En tout état de cause, il considère, tant au vu de la jurisprudence de la Cour
(arrêts précités Irlande c. Royaume-Uni, et Tomasi et Aydın) que des
circonstances de l’espèce, que les mauvais traitements dont les policiers se
seraient rendus coupables ne sauraient s’analyser en « torture » au sens de
l’article 3 de la Convention.
95. La Cour rappelle que l’article 3 consacre l’une des valeurs fondamentales
des sociétés démocratiques. Même dans les circonstances les plus difficiles,
telle la lutte contre le terrorisme et le crime organisé, la Convention prohibe
en termes absolus la torture et les peines ou traitements inhumains ou
dégradants. L’article 3 ne prévoit pas de restrictions, en quoi il contraste
avec la majorité des clauses normatives de la Convention et des Protocoles nos 1
et 4, et d’après l’article 15 § 2 il ne souffre nulle dérogation, même en cas de
danger public menaçant la vie de la nation (arrêts précités Irlande c.
Royaume-Uni, p. 65, § 163, et Soering, pp. 34-35, § 88, et Chahal c. Royaume-Uni
du 15 novembre 1996, Recueil 1996-V, p. 1855, § 79).
96. Pour déterminer s’il y a lieu de qualifier de torture une forme particulière
de mauvais traitements, la Cour doit avoir égard à la distinction, que comporte
l’article 3, entre cette notion et celle de traitements inhumains ou dégradants.
Ainsi qu’elle l’a relevé précédemment, cette distinction paraît avoir été
consacrée par la Convention pour marquer d’une spéciale infamie des traitements
inhumains délibérés provoquant de fort graves et cruelles souffrances (arrêt
Irlande c. Royaume-Uni précité, pp. 66-67, § 167).
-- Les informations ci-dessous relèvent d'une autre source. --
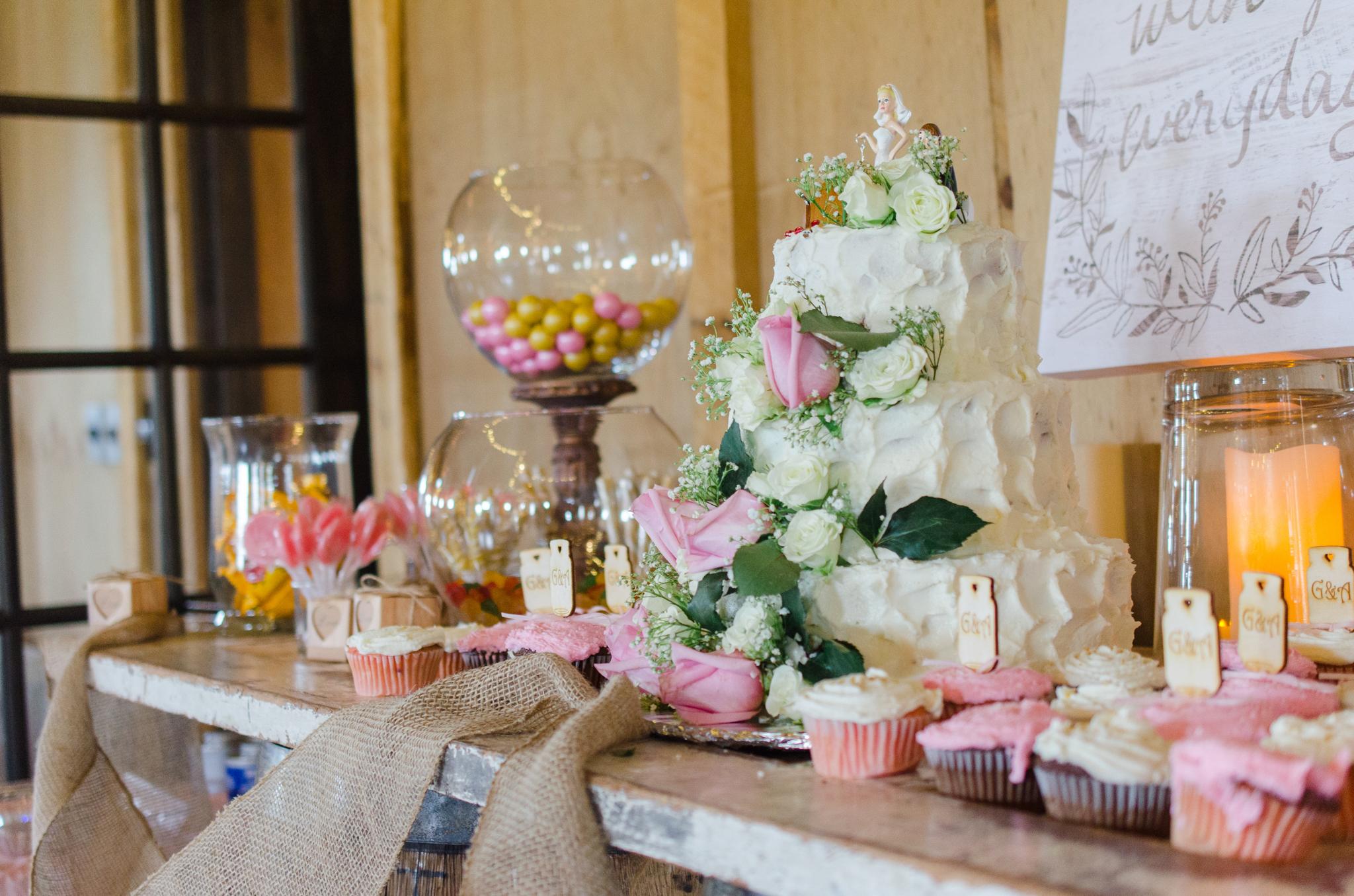 Wedding cake, cake, barn wedding, Josephina Event Venue, Dry Ridge, Lexington, Louisville, West Chester, Mt Sterling, Ashland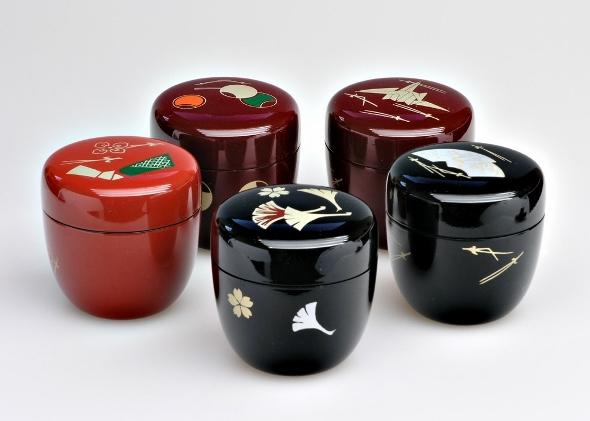 Matcha Container 'Natsume' in different colors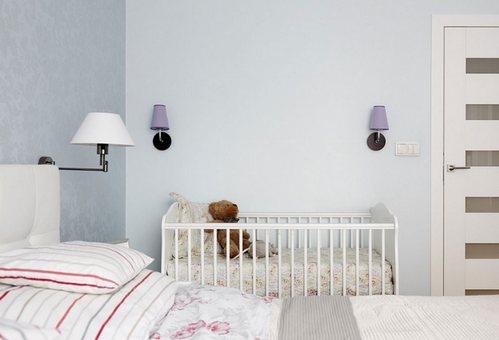 Небольшие ночные светильники над детской кроваткой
97. La Convention des Nations unies contre la torture et autres peines ou
traitements cruels, inhumains ou dégradants, entrée en vigueur le 26 juin 1987,
connaît également une telle distinction. Cela ressort des dispositions de ses
articles 1er et 16, aux termes desquels :
Article 1er
« 1. Aux fins de la présente Convention, le terme « torture » désigne tout acte
par lequel une douleur ou des souffrances aiguës, physiques ou mentales, sont
intentionnellement infligées à une personne aux fins notamment d’obtenir d’elle
ou d’une tierce personne des renseignements ou des aveux, de la punir d’un acte
qu’elle ou une tierce personne a commis ou est soupçonnée d’avoir commis, de
l’intimider ou de faire pression sur elle ou d’intimider ou de faire pression
sur une tierce personne, ou pour tout autre motif fondé sur une forme de
discrimination quelle qu’elle soit, lorsqu’une telle douleur ou de telles
souffrances sont infligées par un agent de la fonction publique ou toute autre
personne agissant à titre officiel ou à son instigation ou avec son consentement
exprès ou tacite. (...) »
Article 16, 1er alinéa
« 1. Tout Etat partie s’engage à interdire dans tout territoire sous sa
juridiction d’autres actes constitutifs de peines ou traitements cruels,
inhumains ou dégradants qui ne sont pas des actes de torture telle qu’elle est
définie à l’article premier lorsque de tels actes sont commis par un agent de la
fonction publique ou toute autre personne agissant à titre officiel, ou à son
instigation ou avec son consentement exprès ou tacite. En particulier, les
obligations énoncées aux articles 10, 11, 12 et 13 sont applicables moyennant le
remplacement de la mention de la torture par la mention d’autres formes de
peines ou traitements cruels, inhumains ou dégradants. »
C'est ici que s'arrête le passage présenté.